— start of Record extracts —

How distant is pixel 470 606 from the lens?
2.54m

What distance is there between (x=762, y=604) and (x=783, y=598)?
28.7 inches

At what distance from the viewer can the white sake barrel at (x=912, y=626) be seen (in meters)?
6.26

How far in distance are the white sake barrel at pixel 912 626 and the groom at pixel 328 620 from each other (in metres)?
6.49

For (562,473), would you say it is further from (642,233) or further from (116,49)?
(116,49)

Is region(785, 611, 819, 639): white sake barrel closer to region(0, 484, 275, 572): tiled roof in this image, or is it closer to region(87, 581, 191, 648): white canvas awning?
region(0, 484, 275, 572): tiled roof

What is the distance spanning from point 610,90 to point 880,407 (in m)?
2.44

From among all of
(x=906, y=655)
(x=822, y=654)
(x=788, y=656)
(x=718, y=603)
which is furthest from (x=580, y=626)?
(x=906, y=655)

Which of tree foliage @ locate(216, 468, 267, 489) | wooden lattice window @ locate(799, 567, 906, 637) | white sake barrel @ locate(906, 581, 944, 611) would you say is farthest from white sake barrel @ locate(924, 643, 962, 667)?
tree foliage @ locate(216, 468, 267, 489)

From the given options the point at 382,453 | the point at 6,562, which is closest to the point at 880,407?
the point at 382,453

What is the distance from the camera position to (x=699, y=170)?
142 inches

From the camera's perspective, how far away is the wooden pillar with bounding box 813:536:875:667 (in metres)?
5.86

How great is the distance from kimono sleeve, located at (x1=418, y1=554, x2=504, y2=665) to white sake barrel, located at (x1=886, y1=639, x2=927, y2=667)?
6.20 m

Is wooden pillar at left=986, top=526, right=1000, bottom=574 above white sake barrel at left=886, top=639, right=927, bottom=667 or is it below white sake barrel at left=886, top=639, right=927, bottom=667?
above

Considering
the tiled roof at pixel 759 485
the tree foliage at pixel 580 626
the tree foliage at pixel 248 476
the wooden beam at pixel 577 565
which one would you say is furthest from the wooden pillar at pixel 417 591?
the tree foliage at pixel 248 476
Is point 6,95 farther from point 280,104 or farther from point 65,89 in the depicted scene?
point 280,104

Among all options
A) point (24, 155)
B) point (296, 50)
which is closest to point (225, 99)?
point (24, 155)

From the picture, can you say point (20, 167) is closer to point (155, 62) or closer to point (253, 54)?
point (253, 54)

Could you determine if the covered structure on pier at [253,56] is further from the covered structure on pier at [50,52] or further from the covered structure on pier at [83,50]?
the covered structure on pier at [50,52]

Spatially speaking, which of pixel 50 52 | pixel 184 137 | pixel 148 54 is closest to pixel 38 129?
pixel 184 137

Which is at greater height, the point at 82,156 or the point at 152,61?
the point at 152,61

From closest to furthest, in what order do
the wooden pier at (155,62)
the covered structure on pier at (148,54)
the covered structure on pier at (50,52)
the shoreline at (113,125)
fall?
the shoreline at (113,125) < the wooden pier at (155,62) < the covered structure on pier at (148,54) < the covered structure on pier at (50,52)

— end of Record extracts —

◆ **Your instructions**:
Reproduce verbatim everything from the line containing "Could you determine" down to the final line of the items above, including both of those lines.

◆ **Full answer**:
Could you determine if the covered structure on pier at [253,56] is further from the covered structure on pier at [50,52] or further from the covered structure on pier at [83,50]?
the covered structure on pier at [50,52]

Spatially speaking, which of pixel 50 52 | pixel 184 137 | pixel 148 54 is closest to pixel 38 129?
pixel 184 137

Which is at greater height, the point at 82,156 or the point at 152,61?
the point at 152,61

From closest to furthest, in what order do
the wooden pier at (155,62)
the covered structure on pier at (148,54)
the covered structure on pier at (50,52)
the shoreline at (113,125)
fall?
the shoreline at (113,125) < the wooden pier at (155,62) < the covered structure on pier at (148,54) < the covered structure on pier at (50,52)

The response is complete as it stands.